▶ **Records supplied**

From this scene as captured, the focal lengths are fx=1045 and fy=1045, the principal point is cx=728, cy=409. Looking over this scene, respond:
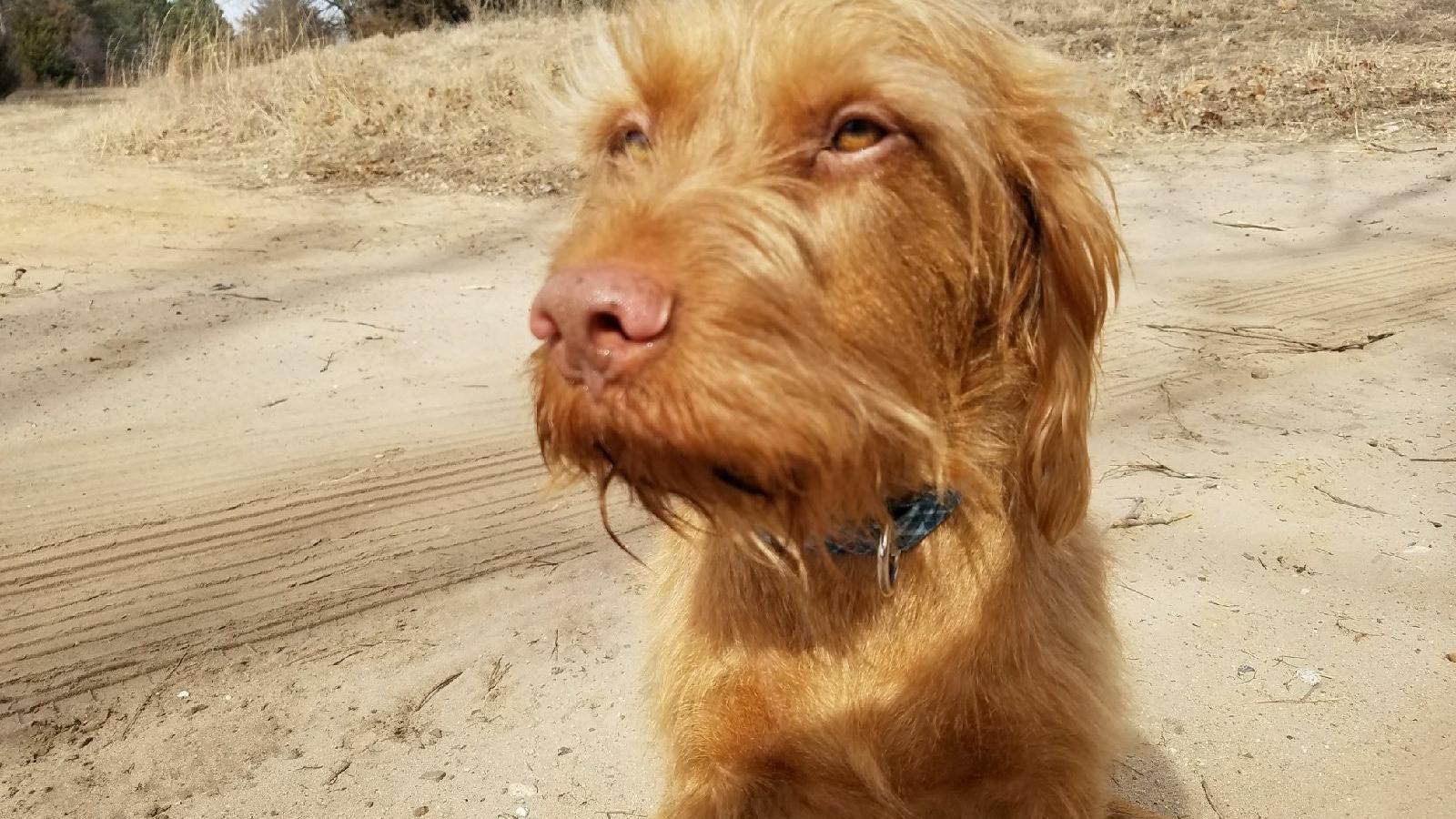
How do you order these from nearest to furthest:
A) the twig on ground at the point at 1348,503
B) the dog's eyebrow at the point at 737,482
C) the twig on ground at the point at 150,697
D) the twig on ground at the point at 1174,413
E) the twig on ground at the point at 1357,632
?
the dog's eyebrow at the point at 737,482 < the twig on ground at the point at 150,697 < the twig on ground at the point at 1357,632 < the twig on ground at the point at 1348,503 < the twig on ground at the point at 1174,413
...
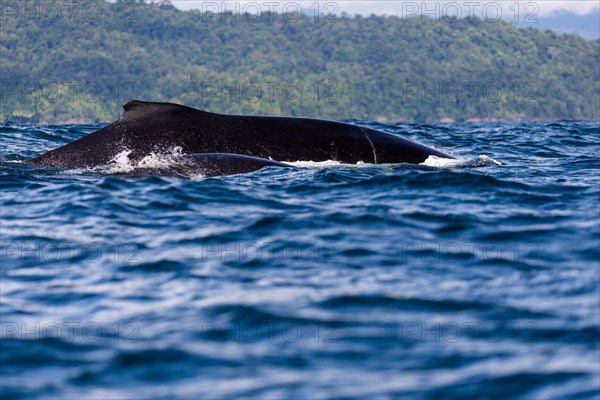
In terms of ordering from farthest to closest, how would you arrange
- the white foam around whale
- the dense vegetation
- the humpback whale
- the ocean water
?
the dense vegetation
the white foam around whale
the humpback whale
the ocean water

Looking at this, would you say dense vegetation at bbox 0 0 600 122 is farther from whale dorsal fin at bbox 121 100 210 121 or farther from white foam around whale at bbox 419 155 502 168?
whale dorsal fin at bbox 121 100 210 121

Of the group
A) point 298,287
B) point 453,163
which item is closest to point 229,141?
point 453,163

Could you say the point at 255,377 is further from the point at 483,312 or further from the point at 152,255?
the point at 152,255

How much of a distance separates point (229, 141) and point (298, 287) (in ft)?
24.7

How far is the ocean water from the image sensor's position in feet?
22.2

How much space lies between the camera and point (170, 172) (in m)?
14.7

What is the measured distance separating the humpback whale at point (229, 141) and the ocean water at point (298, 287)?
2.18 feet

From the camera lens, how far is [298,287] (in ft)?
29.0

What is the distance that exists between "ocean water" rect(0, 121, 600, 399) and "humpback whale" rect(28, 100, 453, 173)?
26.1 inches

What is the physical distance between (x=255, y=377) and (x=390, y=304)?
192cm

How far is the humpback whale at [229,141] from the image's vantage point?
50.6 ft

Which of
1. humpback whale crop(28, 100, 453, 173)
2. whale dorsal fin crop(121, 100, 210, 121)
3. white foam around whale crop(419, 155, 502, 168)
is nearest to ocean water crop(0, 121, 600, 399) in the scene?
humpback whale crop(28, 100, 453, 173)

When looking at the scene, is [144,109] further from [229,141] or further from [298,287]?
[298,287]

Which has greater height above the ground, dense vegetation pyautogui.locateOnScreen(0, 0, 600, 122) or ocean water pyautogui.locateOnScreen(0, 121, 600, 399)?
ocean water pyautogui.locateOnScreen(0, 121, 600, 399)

▶ **What you need to do**
How many lines in the data above contain the string "foam"? Case counts. Give only the number.

▶ **Exercise output**
4